Chunta Aragonesista (CHA) ha registrado en las Cortes una proposición no de ley (PNL) para abrir un debate sobre el modelo de implantación de los centros de datos en Aragón y reclamar al Gobierno de Jorge Azcón una planificación estratégica que garantice la protección de los recursos naturales y el interés general antes de autorizar nuevos proyectos.
La iniciativa, que será debatida en el Pleno de las Cortes, propone elaborar una estrategia pública con participación de las administraciones, sectores afectados y agentes sociales para evaluar el impacto acumulado de los centros de datos ya existentes, de los proyectos anunciados y de las futuras ampliaciones sobre el consumo energético, los recursos hídricos, el territorio y el desarrollo de otras actividades económicas.
“El debate ahora es si el Gobierno está dispuesto a planificar su implantación o va a seguir dejando que sean las grandes multinacionales quienes decidan el futuro energético e hídrico de Aragón”, sostiene el portavoz de CHA en las Cortes, Jorge Pueyo.
Mientras esa planificación no exista, CHA propone establecer una moratoria en la tramitación de nuevos centros de datos para determinar la capacidad real del territorio para acoger este tipo de instalaciones.

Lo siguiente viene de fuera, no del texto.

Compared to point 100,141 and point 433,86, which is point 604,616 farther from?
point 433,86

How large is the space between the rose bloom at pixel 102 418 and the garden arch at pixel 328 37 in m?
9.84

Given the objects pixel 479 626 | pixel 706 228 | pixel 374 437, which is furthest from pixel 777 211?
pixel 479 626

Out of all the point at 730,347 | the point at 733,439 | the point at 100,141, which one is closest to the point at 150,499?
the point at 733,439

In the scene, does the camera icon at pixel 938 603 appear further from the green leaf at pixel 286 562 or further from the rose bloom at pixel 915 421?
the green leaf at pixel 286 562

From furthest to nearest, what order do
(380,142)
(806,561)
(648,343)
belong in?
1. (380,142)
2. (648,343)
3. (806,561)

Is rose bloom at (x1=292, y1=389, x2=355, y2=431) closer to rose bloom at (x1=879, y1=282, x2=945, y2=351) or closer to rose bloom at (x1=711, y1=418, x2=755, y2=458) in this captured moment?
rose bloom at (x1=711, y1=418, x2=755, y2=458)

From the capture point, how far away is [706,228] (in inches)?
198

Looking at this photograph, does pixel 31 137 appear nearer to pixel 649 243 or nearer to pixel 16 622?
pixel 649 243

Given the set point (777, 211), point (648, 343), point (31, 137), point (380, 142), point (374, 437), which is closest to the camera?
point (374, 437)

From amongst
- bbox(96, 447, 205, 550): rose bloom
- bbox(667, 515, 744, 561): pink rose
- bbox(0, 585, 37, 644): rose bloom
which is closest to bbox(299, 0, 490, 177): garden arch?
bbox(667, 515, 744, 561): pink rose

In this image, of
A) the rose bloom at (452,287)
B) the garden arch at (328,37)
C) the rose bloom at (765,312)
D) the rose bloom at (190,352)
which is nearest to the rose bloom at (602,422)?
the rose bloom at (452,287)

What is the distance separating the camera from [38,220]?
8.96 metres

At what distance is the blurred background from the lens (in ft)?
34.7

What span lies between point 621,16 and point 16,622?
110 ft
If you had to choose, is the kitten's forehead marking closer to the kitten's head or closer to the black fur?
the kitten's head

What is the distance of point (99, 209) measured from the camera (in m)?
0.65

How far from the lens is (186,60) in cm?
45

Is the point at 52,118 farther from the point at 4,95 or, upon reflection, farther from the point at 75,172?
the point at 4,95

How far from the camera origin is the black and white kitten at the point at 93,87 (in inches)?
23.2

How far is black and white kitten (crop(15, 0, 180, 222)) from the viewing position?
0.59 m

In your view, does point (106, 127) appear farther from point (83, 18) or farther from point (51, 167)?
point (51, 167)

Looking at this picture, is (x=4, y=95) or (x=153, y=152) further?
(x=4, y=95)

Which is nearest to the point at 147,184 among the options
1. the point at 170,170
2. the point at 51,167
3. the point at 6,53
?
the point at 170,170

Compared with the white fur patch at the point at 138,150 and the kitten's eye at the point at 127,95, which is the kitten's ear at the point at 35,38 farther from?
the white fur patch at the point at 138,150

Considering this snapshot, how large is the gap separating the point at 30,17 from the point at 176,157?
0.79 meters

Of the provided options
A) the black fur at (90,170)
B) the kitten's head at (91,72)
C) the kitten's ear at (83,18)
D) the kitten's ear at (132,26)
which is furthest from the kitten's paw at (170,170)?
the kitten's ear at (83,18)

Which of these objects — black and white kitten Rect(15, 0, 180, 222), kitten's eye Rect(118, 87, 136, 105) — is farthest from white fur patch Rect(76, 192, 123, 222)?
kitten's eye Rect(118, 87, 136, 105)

La formación considera que cualquier nuevo proyecto debe cumplir criterios ambientales vinculantes y garantizar que no comprometa el abastecimiento de agua, el suministro eléctrico ni el desarrollo de otros sectores productivos, especialmente en un contexto marcado por la emergencia climática y el incremento de los episodios de sequía.
Además, la PNL plantea realizar un estudio del impacto acumulado de los centros de datos y de las infraestructuras energéticas necesarias para su funcionamiento, así como impulsar planes de formación que permitan que el empleo generado beneficie realmente a la población aragonesa.
La propuesta de CHA también defiende que los municipios que albergan estas infraestructuras obtengan un retorno económico acorde al impacto que soportan.
Para ello plantea crear un impuesto específico sobre el consumo energético e hídrico de los centros de datos, de manera que parte de los beneficios reviertan en la reducción de la factura eléctrica de familias y empresas, así como en inversiones en empleo, vivienda y servicios públicos en las comarcas afectadas.
Asimismo, propone que los Planes y Proyectos de Interés General de Aragón (PIGA) incorporen contrapartidas fiscales suficientes para los municipios donde se implanten estas instalaciones.
La iniciativa también insta al Gobierno de Aragón a reclamar al Ejecutivo español la aceleración de la transposición de la normativa europea sobre eficiencia energética de los centros de datos para hacer obligatoria la publicación de sus consumos de agua y energía.
Del mismo modo, plantea modificar la legislación catastral para que estas instalaciones sean consideradas Bienes Inmuebles de Características Especiales (BICES), incrementando así la capacidad recaudatoria de los ayuntamientos.
“Aragón necesita una política industrial seria, planificada y pensada para el interés general, no una carrera por atraer inversiones sin evaluar sus consecuencias. Los recursos naturales son un bien común y no pueden quedar al servicio exclusivo de las grandes corporaciones tecnológicas”, concluye Jorge Pueyo.